De MDR kent 3 kaders voor klinisch onderzoek. Die zijn te vinden in de artikelen 62, 74 en 82. Elk kader heeft (deels) verschillende vereisten en procedures:
klinisch onderzoek in het kader van conformiteitsdoeleinden (dat wil zeggen in het kader van productontwikkeling en het verkrijgen of uitbreiden van een zogeheten CE-markering voor het product), artikel 62 en artikel 74, lid 2 van de MDR;
Post-Market Clinical Follow-up (PMCF) onderzoek met invasieve en/of belastende procedures, artikel 74, lid 1 MDR;
ander klinisch onderzoek naar medische hulpmiddelen dat niet in het kader van conformiteitsdoeleinden of PMCF wordt uitgevoerd, artikel 82 MDR; aangevuld met nationale regels uit de WMO.
De IGJ houdt toezicht op de uitvoering hiervan. Artikel 72, lid 5 van de MDR luidt namelijk dat lidstaten op een passend niveau de onderzoekslocatie(s) inspecteren om na te gaan of de klinische onderzoeken worden verricht overeenkomstig de vereisten van deze verordening en het goedgekeurde onderzoeksplan.

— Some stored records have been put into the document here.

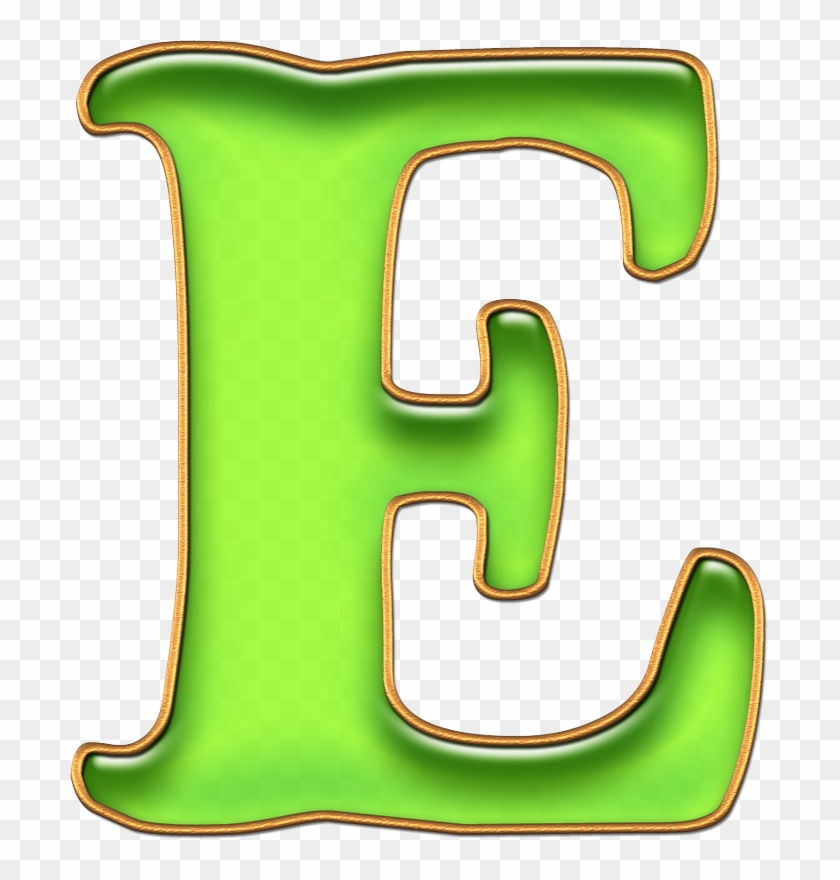 Ꭿϧc ‿✿⁀ Different Alphabets, Letter E, Bright Colours, - Ꭿϧc ‿✿⁀ Different Alphabets, Letter E, Bright Colours, #1535058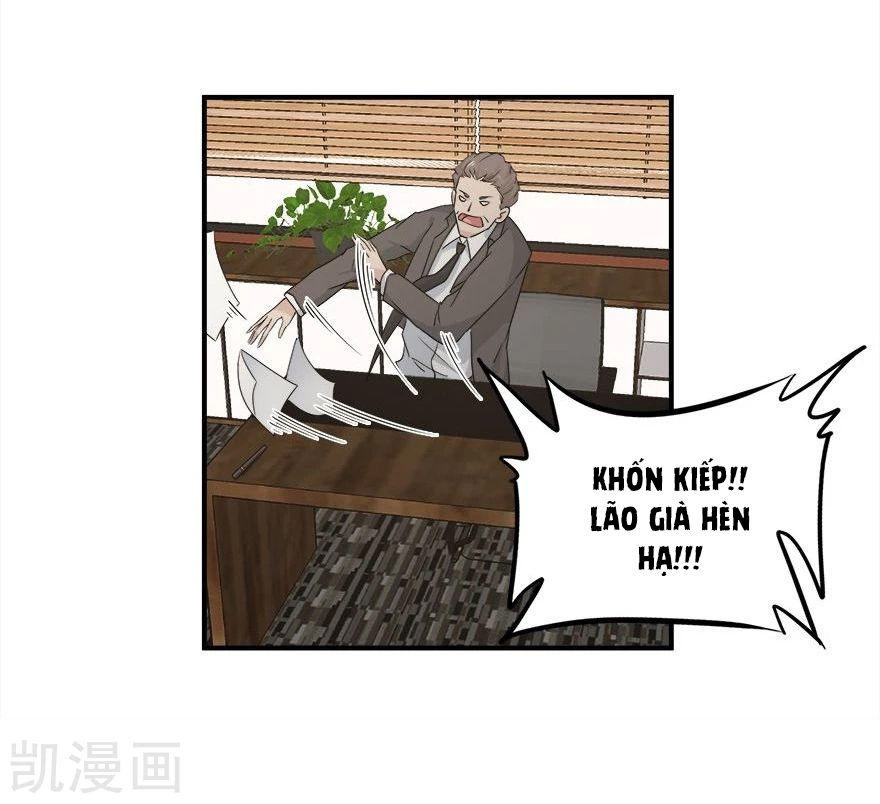 Khốn Ái Tù Lung Chapter 31 - 15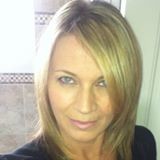 Nancy Adams
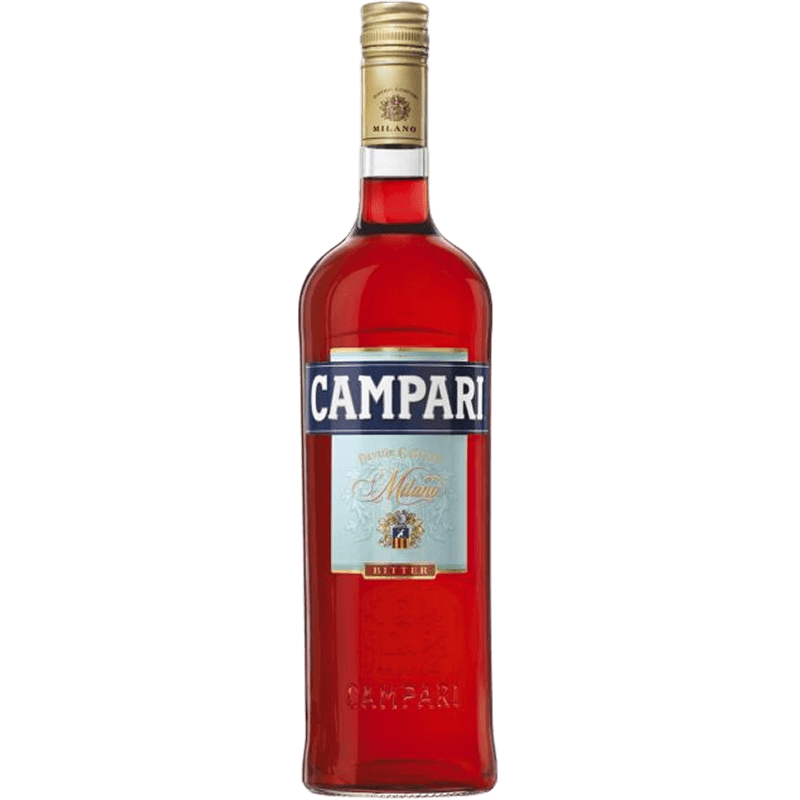 Campari 100 cl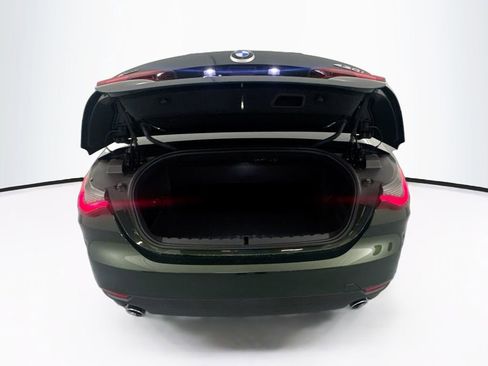 Used 2023 BMW 430i xDrive Convertible w/ Convenience Package AWD/4WD image 28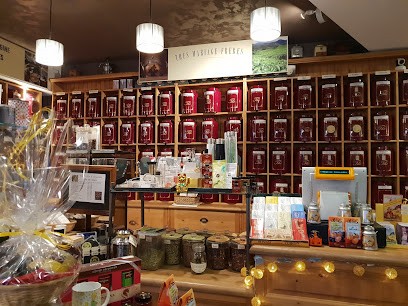 Brun D'aromes, Magasin de Thé à Annemasse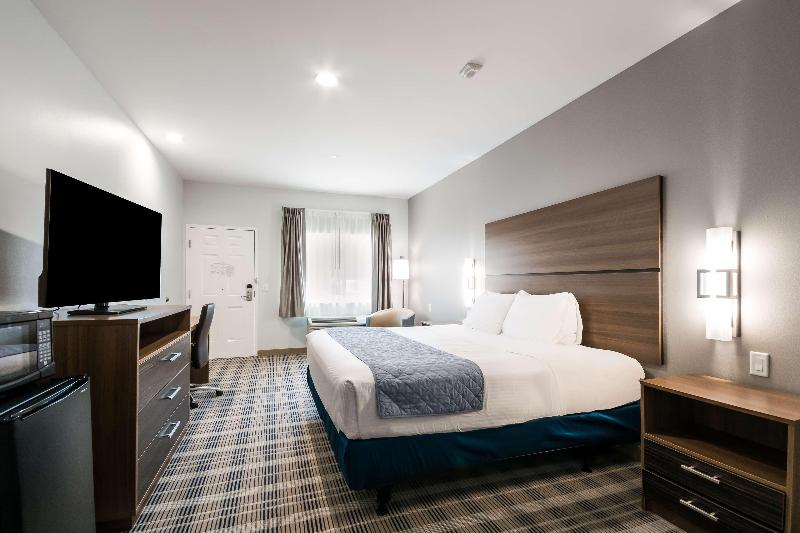 Americas Best Value Inn & Suites Porter North Hous image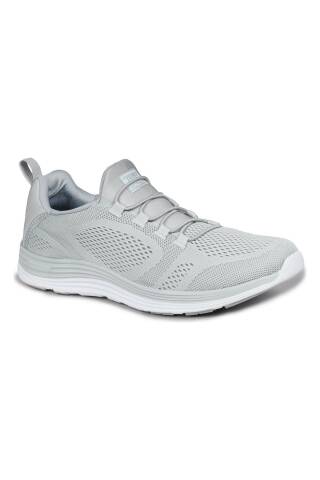 34635 Gri Erkek Sneaker Günlük Spor Ayakkabı - 6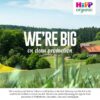 HiPP 3 Growing up Baby Milk Powder from 1 year onwards 600g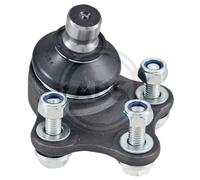 A.B.S.Giunto Anteriore Basso Sinistra Destra Adatto A per Ford Fusion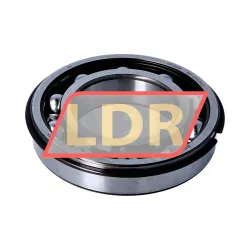 SKF 6211NR/C3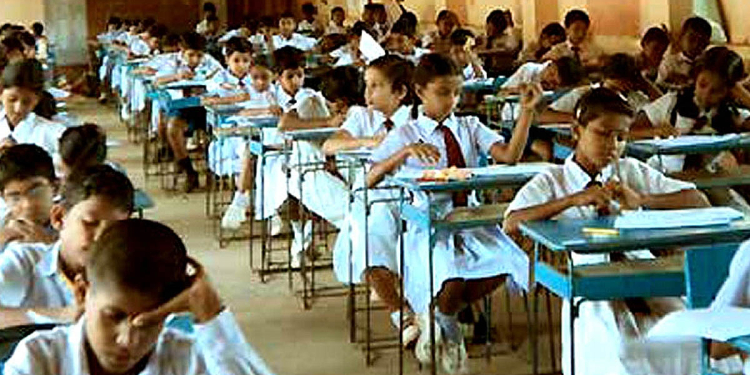 ශිෂ්යත්ව විභාගයේ ප්රතිඵල දවස් 45කින් නිකුත් කරන්න විභාග දෙපාර්තමේන්තුව සූදානම්! Sri Lanka Latest News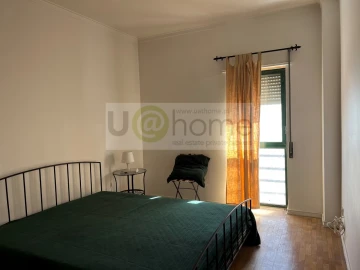 Apartamento T1 para Venda em Costa da Caparica
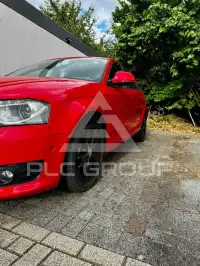 2009 Audi A3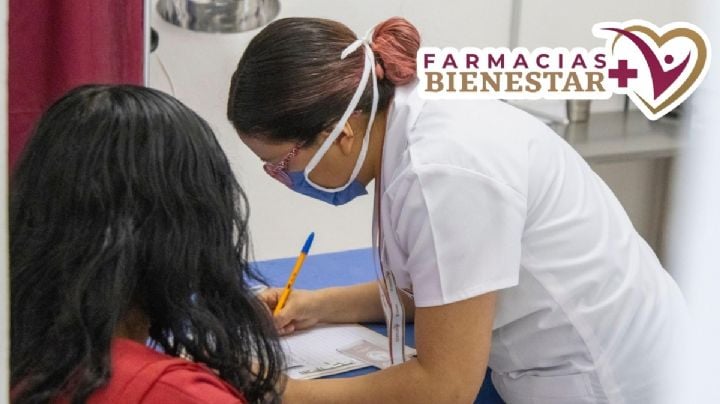 Farmacias Bienestar OAXACA: Cómo hacer el registro para personas de nuevo ingreso en 2025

De IGJ inspecteerde 5 klinische studies die onder de MDR vielen. Die vonden plaats in 5 verschillende ziekenhuizen (onderzoekslocaties). Bij 2 Investigator Initiated Trials (IIT) inspecteerde de IGJ ook (deels) de verantwoordelijkheden van de verrichter/sponsor naast die van de onderzoekers.
De inspectiebezoeken duurden elk 3 dagen. De eerste dag ging over hoe het ziekenhuis de uitvoering van klinisch onderzoek naar een medisch hulpmiddel in het algemeen had ingericht. De daaropvolgende dagen inspecteerde de IGJ de specifieke studie.
5 inspecties klinisch onderzoek naar een medisch hulpmiddel
MDR-studies onder de artikelen 62, 74 lid 2, of 82
Commercieel klinisch onderzoek en IIT
Ziekenhuizen (zowel universitaire medische centra als andere ziekenhuizen)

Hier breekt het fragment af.